First, some history on why I think the Java community missed a step in developing a standard way to use object-relational mapping tools for our data.

When most of us started coding Java, there was JDBC. We saw the API for what it was: a low-level, but standard way we could access databases from different vendors. We could use Oracle, DB2, MySQL, PostgreSQL, etc., and as long as we didn’t use vendor-specific JDBC extensions, we could swap out underlying database technologies without having to rewrite out code.

Progress didn’t stop with JDBC. It’s low-level nature makes coding with it tedious. We have to manage our own transactions, and we have to manage translation between the relational database tables and the business objects we use in our applications.

With EJB 2.0, we got container-managed persistence for our business entities. Vendors provided tools to map relational database tables to EJB entities. The EJB container could be made responsible for reading and writing our Java objects to and from our database tables, freeing us from writing low-level database access code. I think EJB-CMP was the first standard O-R tool in Java.
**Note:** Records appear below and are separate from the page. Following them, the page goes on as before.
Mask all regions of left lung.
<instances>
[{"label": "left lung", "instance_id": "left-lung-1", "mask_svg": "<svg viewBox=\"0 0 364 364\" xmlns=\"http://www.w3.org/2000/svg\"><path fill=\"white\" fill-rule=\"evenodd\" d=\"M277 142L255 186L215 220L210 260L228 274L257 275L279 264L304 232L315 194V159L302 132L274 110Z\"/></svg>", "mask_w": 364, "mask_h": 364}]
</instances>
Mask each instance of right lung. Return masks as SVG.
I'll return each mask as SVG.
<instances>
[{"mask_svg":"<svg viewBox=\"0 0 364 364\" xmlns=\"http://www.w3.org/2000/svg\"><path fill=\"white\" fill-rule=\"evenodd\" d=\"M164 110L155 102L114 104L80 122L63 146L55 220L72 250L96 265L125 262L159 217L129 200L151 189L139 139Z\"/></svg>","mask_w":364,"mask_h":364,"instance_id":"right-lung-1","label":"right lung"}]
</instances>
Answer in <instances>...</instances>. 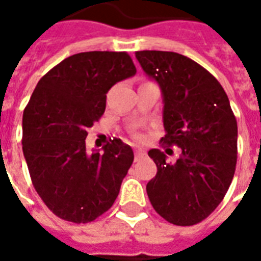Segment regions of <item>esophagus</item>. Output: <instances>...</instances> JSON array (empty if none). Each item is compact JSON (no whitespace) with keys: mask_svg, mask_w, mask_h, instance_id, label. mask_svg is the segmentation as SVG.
Wrapping results in <instances>:
<instances>
[{"mask_svg":"<svg viewBox=\"0 0 261 261\" xmlns=\"http://www.w3.org/2000/svg\"><path fill=\"white\" fill-rule=\"evenodd\" d=\"M145 155H146L145 150H142V149H135V161H139V160L143 159Z\"/></svg>","mask_w":261,"mask_h":261,"instance_id":"34e87169","label":"esophagus"}]
</instances>
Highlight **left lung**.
Returning a JSON list of instances; mask_svg holds the SVG:
<instances>
[{"instance_id": "1", "label": "left lung", "mask_w": 261, "mask_h": 261, "mask_svg": "<svg viewBox=\"0 0 261 261\" xmlns=\"http://www.w3.org/2000/svg\"><path fill=\"white\" fill-rule=\"evenodd\" d=\"M135 57L163 92L161 142L181 149L174 163L168 161L171 149L149 150L157 174L147 182V196L168 222L196 225L218 207L230 187L237 120L221 84L199 63L171 51H137Z\"/></svg>"}]
</instances>
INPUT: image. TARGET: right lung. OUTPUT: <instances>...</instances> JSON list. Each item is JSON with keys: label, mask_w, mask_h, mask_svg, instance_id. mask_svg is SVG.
Segmentation results:
<instances>
[{"label": "right lung", "mask_w": 261, "mask_h": 261, "mask_svg": "<svg viewBox=\"0 0 261 261\" xmlns=\"http://www.w3.org/2000/svg\"><path fill=\"white\" fill-rule=\"evenodd\" d=\"M135 73L127 53L88 51L63 59L35 88L22 114V153L35 190L59 218L92 222L118 198L133 149L114 138L88 151L85 139L108 90Z\"/></svg>", "instance_id": "1"}]
</instances>
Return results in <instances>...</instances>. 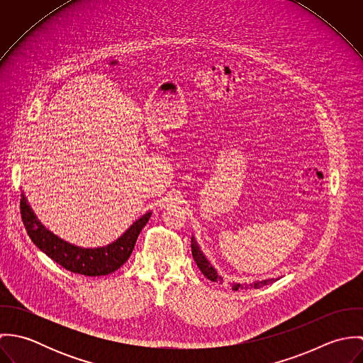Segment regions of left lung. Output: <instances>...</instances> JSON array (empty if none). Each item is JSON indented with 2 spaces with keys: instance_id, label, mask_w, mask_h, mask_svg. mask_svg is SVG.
<instances>
[{
  "instance_id": "obj_1",
  "label": "left lung",
  "mask_w": 363,
  "mask_h": 363,
  "mask_svg": "<svg viewBox=\"0 0 363 363\" xmlns=\"http://www.w3.org/2000/svg\"><path fill=\"white\" fill-rule=\"evenodd\" d=\"M191 253H193V259L196 261L197 267L200 268V271L204 274V277L208 278L209 281L212 282H219L222 284L223 282V278L218 274V271L215 269V267L209 262V259H207V256L203 253L200 245L197 243L196 238L191 236ZM278 278H265V279H256L250 284L245 282V284H240V282H232V289L233 291H239V289H250V288H261V286H265L268 284H272L275 281H278Z\"/></svg>"
}]
</instances>
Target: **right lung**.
Here are the masks:
<instances>
[{
  "label": "right lung",
  "instance_id": "obj_1",
  "mask_svg": "<svg viewBox=\"0 0 363 363\" xmlns=\"http://www.w3.org/2000/svg\"><path fill=\"white\" fill-rule=\"evenodd\" d=\"M21 197L22 220L32 242L65 269L86 277L107 275L118 269L131 256L140 232L152 215L151 211L144 213L120 238L106 246L82 247L54 235L40 222L28 203L25 191H22Z\"/></svg>",
  "mask_w": 363,
  "mask_h": 363
}]
</instances>
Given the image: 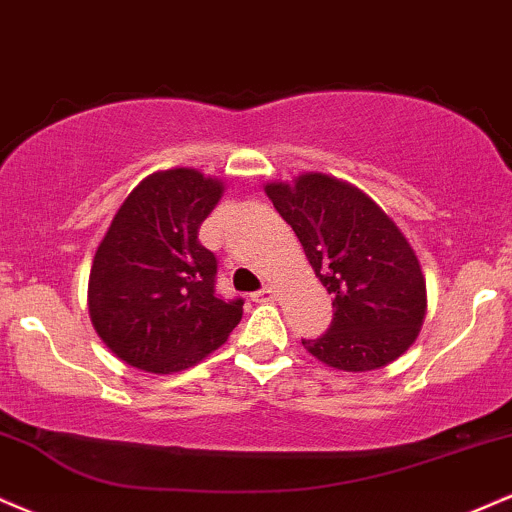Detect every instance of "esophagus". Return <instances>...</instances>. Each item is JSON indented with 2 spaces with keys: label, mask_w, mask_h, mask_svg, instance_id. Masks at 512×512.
Here are the masks:
<instances>
[{
  "label": "esophagus",
  "mask_w": 512,
  "mask_h": 512,
  "mask_svg": "<svg viewBox=\"0 0 512 512\" xmlns=\"http://www.w3.org/2000/svg\"><path fill=\"white\" fill-rule=\"evenodd\" d=\"M251 297H254V302H275L278 292H275V287L266 285V287H263V290H258V292L251 294Z\"/></svg>",
  "instance_id": "esophagus-1"
}]
</instances>
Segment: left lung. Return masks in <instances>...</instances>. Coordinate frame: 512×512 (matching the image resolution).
<instances>
[{
	"label": "left lung",
	"mask_w": 512,
	"mask_h": 512,
	"mask_svg": "<svg viewBox=\"0 0 512 512\" xmlns=\"http://www.w3.org/2000/svg\"><path fill=\"white\" fill-rule=\"evenodd\" d=\"M266 194L333 297L330 328L302 340L306 350L354 374L405 354L426 316V280L398 225L357 186L321 172L266 184Z\"/></svg>",
	"instance_id": "8db88e82"
}]
</instances>
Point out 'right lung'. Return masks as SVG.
Listing matches in <instances>:
<instances>
[{"label": "right lung", "mask_w": 512, "mask_h": 512, "mask_svg": "<svg viewBox=\"0 0 512 512\" xmlns=\"http://www.w3.org/2000/svg\"><path fill=\"white\" fill-rule=\"evenodd\" d=\"M220 179L174 167L126 196L95 251L88 311L95 333L150 374L189 369L230 338L244 299L215 294L218 261L198 227L218 206Z\"/></svg>", "instance_id": "obj_1"}]
</instances>
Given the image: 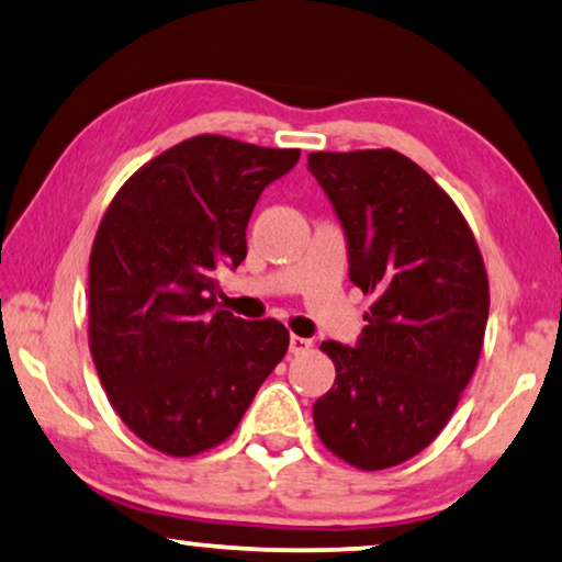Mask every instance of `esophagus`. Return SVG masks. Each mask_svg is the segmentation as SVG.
Returning <instances> with one entry per match:
<instances>
[{
    "instance_id": "1",
    "label": "esophagus",
    "mask_w": 562,
    "mask_h": 562,
    "mask_svg": "<svg viewBox=\"0 0 562 562\" xmlns=\"http://www.w3.org/2000/svg\"><path fill=\"white\" fill-rule=\"evenodd\" d=\"M313 347L311 339H303V336H290V355H305Z\"/></svg>"
}]
</instances>
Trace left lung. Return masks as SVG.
Returning a JSON list of instances; mask_svg holds the SVG:
<instances>
[{
    "label": "left lung",
    "mask_w": 562,
    "mask_h": 562,
    "mask_svg": "<svg viewBox=\"0 0 562 562\" xmlns=\"http://www.w3.org/2000/svg\"><path fill=\"white\" fill-rule=\"evenodd\" d=\"M308 171L344 228L349 280L375 297L355 347L321 344L336 380L313 422L349 465H401L445 429L475 372L483 257L450 194L398 151H316Z\"/></svg>",
    "instance_id": "obj_1"
}]
</instances>
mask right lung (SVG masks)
<instances>
[{"instance_id": "add662e5", "label": "right lung", "mask_w": 562, "mask_h": 562, "mask_svg": "<svg viewBox=\"0 0 562 562\" xmlns=\"http://www.w3.org/2000/svg\"><path fill=\"white\" fill-rule=\"evenodd\" d=\"M297 159V148L194 136L138 169L104 213L89 347L112 408L154 450L221 445L285 357L280 321L215 311V269L241 265L259 194Z\"/></svg>"}]
</instances>
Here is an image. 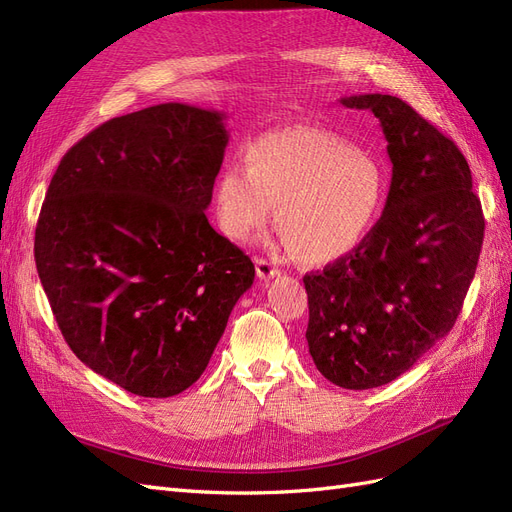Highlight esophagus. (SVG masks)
Returning <instances> with one entry per match:
<instances>
[{
    "mask_svg": "<svg viewBox=\"0 0 512 512\" xmlns=\"http://www.w3.org/2000/svg\"><path fill=\"white\" fill-rule=\"evenodd\" d=\"M256 262V275L260 277V280H271V277H277L280 275V271H277L269 260H265V258H256L254 260Z\"/></svg>",
    "mask_w": 512,
    "mask_h": 512,
    "instance_id": "1",
    "label": "esophagus"
}]
</instances>
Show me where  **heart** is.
I'll return each instance as SVG.
<instances>
[{"label":"heart","mask_w":512,"mask_h":512,"mask_svg":"<svg viewBox=\"0 0 512 512\" xmlns=\"http://www.w3.org/2000/svg\"><path fill=\"white\" fill-rule=\"evenodd\" d=\"M386 181L382 166L329 130L292 126L262 134L215 179L213 207L220 230L250 241L275 222L290 254L327 265L354 252L374 228Z\"/></svg>","instance_id":"b5f03b06"}]
</instances>
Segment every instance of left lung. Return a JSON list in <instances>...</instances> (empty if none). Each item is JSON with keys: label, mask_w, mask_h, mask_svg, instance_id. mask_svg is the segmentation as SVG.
I'll return each mask as SVG.
<instances>
[{"label": "left lung", "mask_w": 512, "mask_h": 512, "mask_svg": "<svg viewBox=\"0 0 512 512\" xmlns=\"http://www.w3.org/2000/svg\"><path fill=\"white\" fill-rule=\"evenodd\" d=\"M371 111L393 177L376 226L348 256L307 273V346L350 391L399 378L448 335L474 280L485 218L457 145L395 96L339 100Z\"/></svg>", "instance_id": "left-lung-1"}]
</instances>
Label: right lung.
<instances>
[{"label": "right lung", "instance_id": "right-lung-1", "mask_svg": "<svg viewBox=\"0 0 512 512\" xmlns=\"http://www.w3.org/2000/svg\"><path fill=\"white\" fill-rule=\"evenodd\" d=\"M224 113L166 102L102 123L61 158L36 269L72 352L141 397L192 386L254 265L207 220Z\"/></svg>", "mask_w": 512, "mask_h": 512}]
</instances>
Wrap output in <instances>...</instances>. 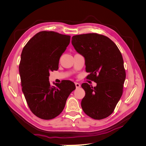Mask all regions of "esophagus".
Wrapping results in <instances>:
<instances>
[{
	"label": "esophagus",
	"instance_id": "esophagus-1",
	"mask_svg": "<svg viewBox=\"0 0 146 146\" xmlns=\"http://www.w3.org/2000/svg\"><path fill=\"white\" fill-rule=\"evenodd\" d=\"M75 85H76V88H80V83H75Z\"/></svg>",
	"mask_w": 146,
	"mask_h": 146
}]
</instances>
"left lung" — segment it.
<instances>
[{"mask_svg":"<svg viewBox=\"0 0 146 146\" xmlns=\"http://www.w3.org/2000/svg\"><path fill=\"white\" fill-rule=\"evenodd\" d=\"M72 44L85 58L88 79L97 83L94 88L82 85L85 91L81 102L83 111L94 119L107 117L122 94L126 74L121 53L109 38L98 33L75 35Z\"/></svg>","mask_w":146,"mask_h":146,"instance_id":"obj_1","label":"left lung"}]
</instances>
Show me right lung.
<instances>
[{
    "mask_svg": "<svg viewBox=\"0 0 146 146\" xmlns=\"http://www.w3.org/2000/svg\"><path fill=\"white\" fill-rule=\"evenodd\" d=\"M70 36L42 31L24 46L19 66L22 90L29 107L37 117L48 120L62 112L69 94L76 89L69 80L48 81L50 72L58 69L60 56L70 43Z\"/></svg>",
    "mask_w": 146,
    "mask_h": 146,
    "instance_id": "1",
    "label": "right lung"
}]
</instances>
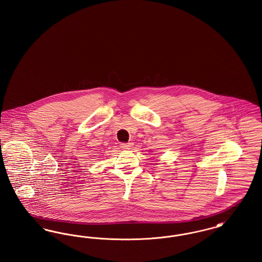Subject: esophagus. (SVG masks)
Returning a JSON list of instances; mask_svg holds the SVG:
<instances>
[{
	"mask_svg": "<svg viewBox=\"0 0 262 262\" xmlns=\"http://www.w3.org/2000/svg\"><path fill=\"white\" fill-rule=\"evenodd\" d=\"M121 147H122L123 149H132V147H133V143H132V142H128V143H121Z\"/></svg>",
	"mask_w": 262,
	"mask_h": 262,
	"instance_id": "obj_1",
	"label": "esophagus"
}]
</instances>
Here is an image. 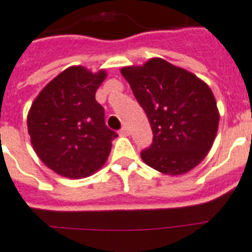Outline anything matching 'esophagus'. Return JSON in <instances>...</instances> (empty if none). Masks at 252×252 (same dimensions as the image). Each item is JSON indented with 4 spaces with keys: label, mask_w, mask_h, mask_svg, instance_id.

Today, however, we mostly agree EJBs are too complex for most applications. EJBs have a cost in programmer expertise, project development time, and the cost of hardware and software to run EJB containers.

But if you aren’t using EJBs for object-relational mapping, and you want to use a standard object-relational mapping API, what are your choices? The JDO specification came out last year seemingly as the answer. The goal of JDO seems to be to allow a database-neutral O-R mapping system to allow developers to code with objects and worry less about how the objects are stored. And it’s supposed to be a standard you knew would be around in the future. A JDBC++.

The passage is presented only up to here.